* [WHAT IS NEEDED] Give the lines of the listing below as a numbered list, from the line with "Given the rocky" through the end of the listing, both included. Skip blank lines and leave the pictures out.

* [SUPPLIED MATERIAL]
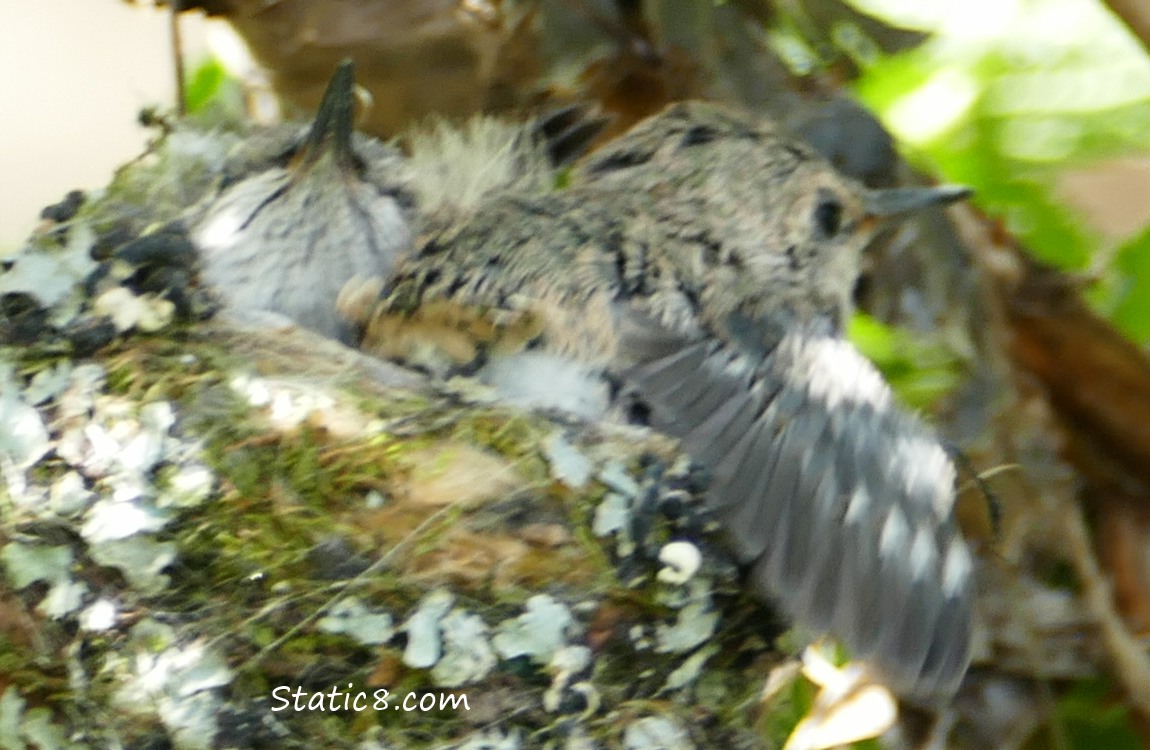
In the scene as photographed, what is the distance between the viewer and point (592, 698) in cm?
108

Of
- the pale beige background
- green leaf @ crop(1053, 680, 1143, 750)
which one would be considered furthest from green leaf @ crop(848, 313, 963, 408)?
the pale beige background

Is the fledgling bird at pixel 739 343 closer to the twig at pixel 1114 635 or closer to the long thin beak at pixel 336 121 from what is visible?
the long thin beak at pixel 336 121

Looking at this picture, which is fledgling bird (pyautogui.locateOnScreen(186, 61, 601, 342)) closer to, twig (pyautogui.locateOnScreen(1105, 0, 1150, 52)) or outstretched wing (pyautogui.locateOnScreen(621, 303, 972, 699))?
outstretched wing (pyautogui.locateOnScreen(621, 303, 972, 699))

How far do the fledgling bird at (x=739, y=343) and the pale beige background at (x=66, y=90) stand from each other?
745 millimetres

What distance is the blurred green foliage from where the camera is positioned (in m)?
1.81

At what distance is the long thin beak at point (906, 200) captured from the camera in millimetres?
1438

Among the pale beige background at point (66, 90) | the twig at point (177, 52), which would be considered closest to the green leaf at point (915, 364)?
the twig at point (177, 52)

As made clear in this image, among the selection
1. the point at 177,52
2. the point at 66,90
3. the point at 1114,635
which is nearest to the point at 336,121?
the point at 177,52

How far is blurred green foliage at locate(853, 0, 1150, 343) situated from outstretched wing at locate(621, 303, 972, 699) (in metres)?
0.76

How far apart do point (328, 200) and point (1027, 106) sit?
3.48 feet

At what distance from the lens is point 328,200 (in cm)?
150

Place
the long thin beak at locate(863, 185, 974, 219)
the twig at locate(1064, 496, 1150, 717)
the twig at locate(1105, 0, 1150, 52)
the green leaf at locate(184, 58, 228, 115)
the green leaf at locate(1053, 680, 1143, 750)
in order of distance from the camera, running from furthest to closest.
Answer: the green leaf at locate(184, 58, 228, 115) < the green leaf at locate(1053, 680, 1143, 750) < the twig at locate(1064, 496, 1150, 717) < the long thin beak at locate(863, 185, 974, 219) < the twig at locate(1105, 0, 1150, 52)

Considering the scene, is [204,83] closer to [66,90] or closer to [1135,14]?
[66,90]

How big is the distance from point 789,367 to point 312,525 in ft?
1.58
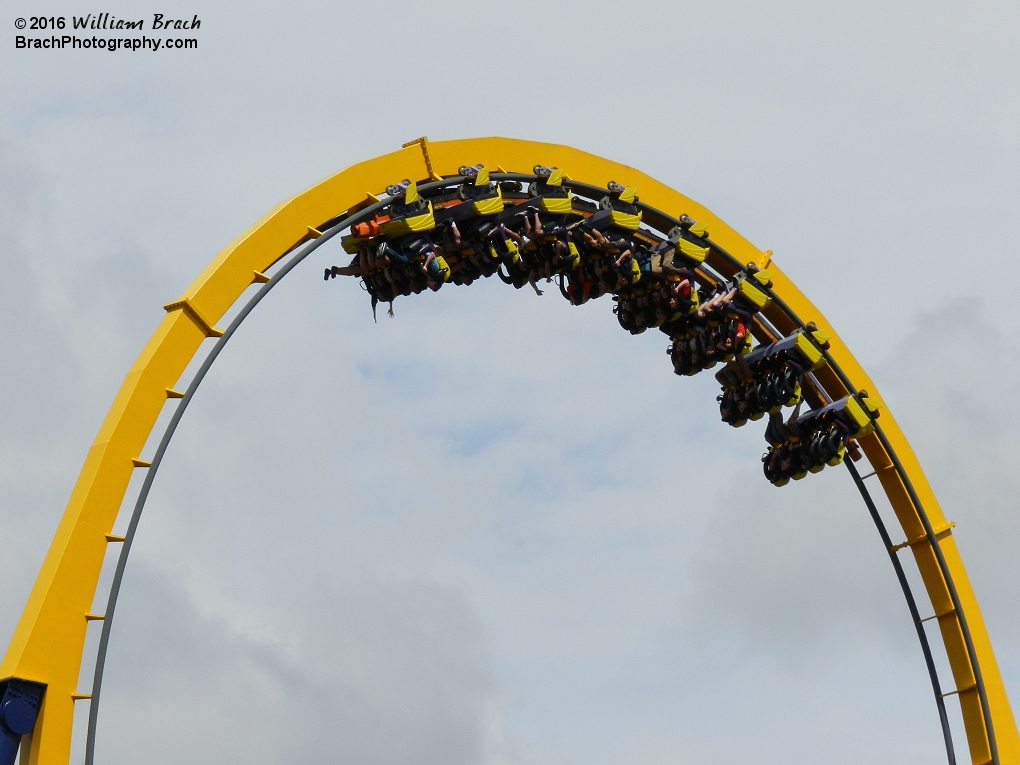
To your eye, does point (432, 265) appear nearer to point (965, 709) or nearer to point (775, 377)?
point (775, 377)

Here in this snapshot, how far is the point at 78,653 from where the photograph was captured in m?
13.6

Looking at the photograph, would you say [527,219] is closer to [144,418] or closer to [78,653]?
[144,418]

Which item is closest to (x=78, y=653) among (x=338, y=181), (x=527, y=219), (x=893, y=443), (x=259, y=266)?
(x=259, y=266)

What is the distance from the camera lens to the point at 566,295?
63.6 ft

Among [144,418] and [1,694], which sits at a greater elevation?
[144,418]

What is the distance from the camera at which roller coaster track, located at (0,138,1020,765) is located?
13.6 metres

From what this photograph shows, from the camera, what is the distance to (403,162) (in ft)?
56.4

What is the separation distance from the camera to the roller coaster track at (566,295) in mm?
13578

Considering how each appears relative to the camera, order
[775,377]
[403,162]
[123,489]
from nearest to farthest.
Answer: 1. [123,489]
2. [403,162]
3. [775,377]

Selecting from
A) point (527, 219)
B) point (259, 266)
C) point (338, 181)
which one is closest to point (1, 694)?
point (259, 266)

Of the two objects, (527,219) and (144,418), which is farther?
(527,219)

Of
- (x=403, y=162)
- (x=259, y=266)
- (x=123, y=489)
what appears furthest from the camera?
(x=403, y=162)

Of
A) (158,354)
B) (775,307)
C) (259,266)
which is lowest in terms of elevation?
(158,354)

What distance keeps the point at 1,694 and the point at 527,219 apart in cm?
800
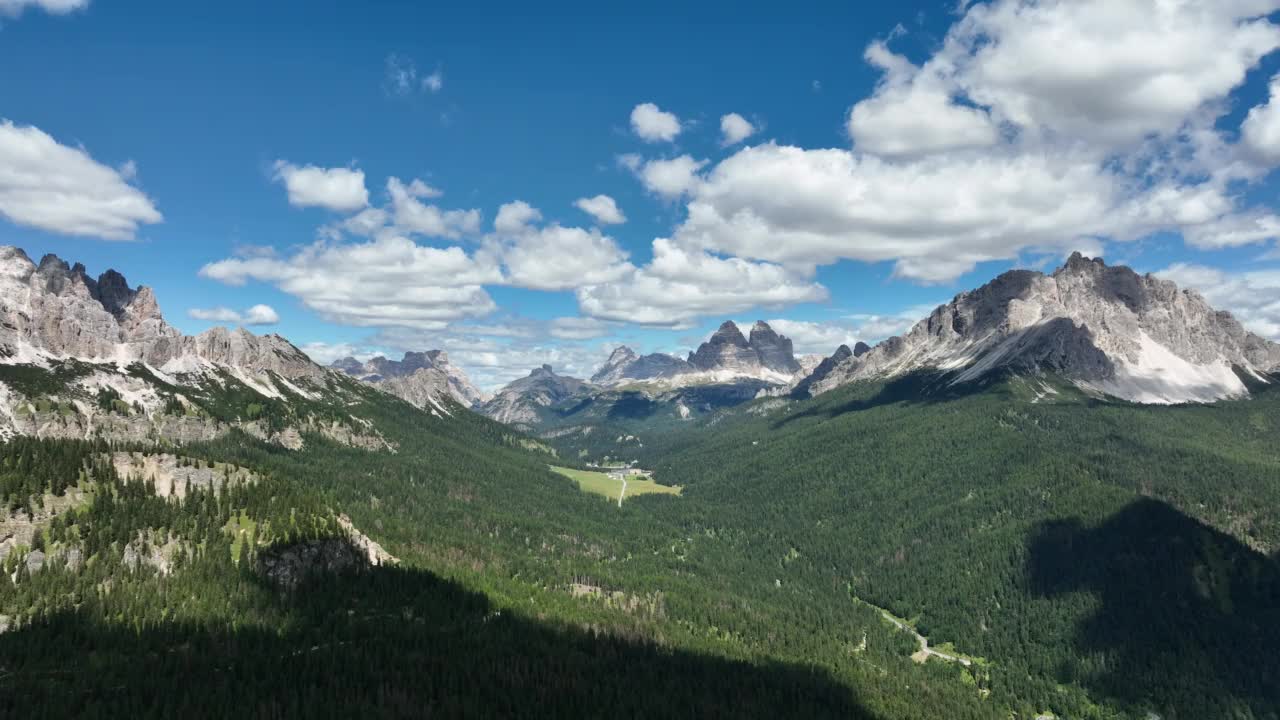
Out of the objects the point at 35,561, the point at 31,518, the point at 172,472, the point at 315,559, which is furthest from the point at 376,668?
the point at 172,472

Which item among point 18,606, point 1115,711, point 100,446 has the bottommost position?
point 1115,711

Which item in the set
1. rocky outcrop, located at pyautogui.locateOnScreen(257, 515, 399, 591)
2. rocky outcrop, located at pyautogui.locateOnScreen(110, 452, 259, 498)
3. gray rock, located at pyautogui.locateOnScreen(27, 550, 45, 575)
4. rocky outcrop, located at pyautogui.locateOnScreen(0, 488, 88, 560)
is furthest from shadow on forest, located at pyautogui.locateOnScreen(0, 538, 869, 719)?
rocky outcrop, located at pyautogui.locateOnScreen(110, 452, 259, 498)

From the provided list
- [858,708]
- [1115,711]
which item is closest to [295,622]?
[858,708]

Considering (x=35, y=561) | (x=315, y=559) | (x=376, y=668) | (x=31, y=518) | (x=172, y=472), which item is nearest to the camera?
(x=376, y=668)

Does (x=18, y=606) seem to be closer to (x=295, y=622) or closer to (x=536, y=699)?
(x=295, y=622)

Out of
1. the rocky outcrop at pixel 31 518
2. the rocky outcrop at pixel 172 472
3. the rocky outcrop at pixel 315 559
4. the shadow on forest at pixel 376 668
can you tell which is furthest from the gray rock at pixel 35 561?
the rocky outcrop at pixel 315 559

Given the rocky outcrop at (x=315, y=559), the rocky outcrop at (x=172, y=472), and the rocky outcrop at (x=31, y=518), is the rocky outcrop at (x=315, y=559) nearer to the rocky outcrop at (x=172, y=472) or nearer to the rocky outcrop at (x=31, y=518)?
the rocky outcrop at (x=172, y=472)

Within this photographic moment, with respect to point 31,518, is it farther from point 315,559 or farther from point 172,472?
point 315,559

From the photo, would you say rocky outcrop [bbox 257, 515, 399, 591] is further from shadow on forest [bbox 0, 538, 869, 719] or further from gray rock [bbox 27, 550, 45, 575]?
gray rock [bbox 27, 550, 45, 575]
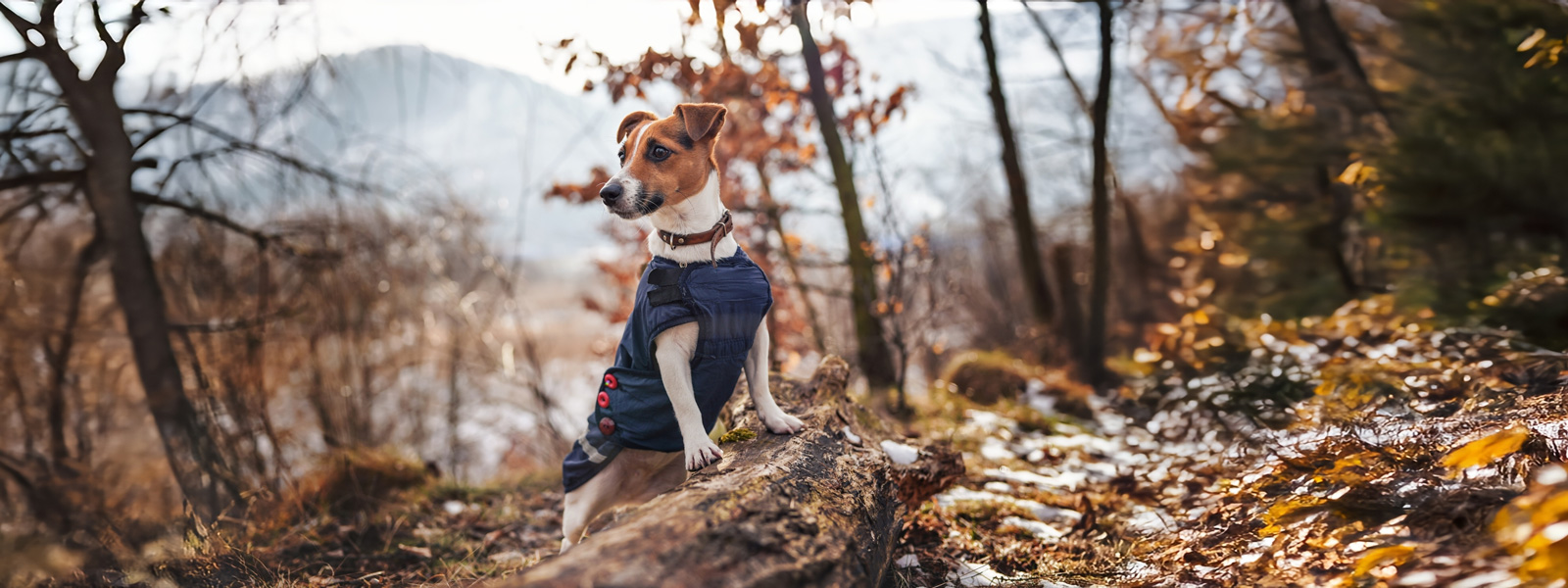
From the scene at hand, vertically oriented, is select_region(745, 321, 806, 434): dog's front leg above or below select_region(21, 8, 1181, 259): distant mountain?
below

* [ANSWER]
1. Given the rocky outcrop at (x=315, y=559), the rocky outcrop at (x=172, y=472), and the rocky outcrop at (x=31, y=518), is the rocky outcrop at (x=315, y=559) nearer to the rocky outcrop at (x=172, y=472) or nearer to the rocky outcrop at (x=31, y=518)?
2. the rocky outcrop at (x=172, y=472)
3. Within this photographic moment, with respect to point 31,518, is it farther from point 315,559 or farther from point 172,472?
4. point 315,559
5. From the photo, would you say rocky outcrop [bbox 257, 515, 399, 591] is further from shadow on forest [bbox 0, 538, 869, 719] or further from gray rock [bbox 27, 550, 45, 575]?
6. gray rock [bbox 27, 550, 45, 575]
7. From the scene at hand, vertically oriented, is select_region(745, 321, 806, 434): dog's front leg above or below select_region(21, 8, 1181, 259): distant mountain?
8. below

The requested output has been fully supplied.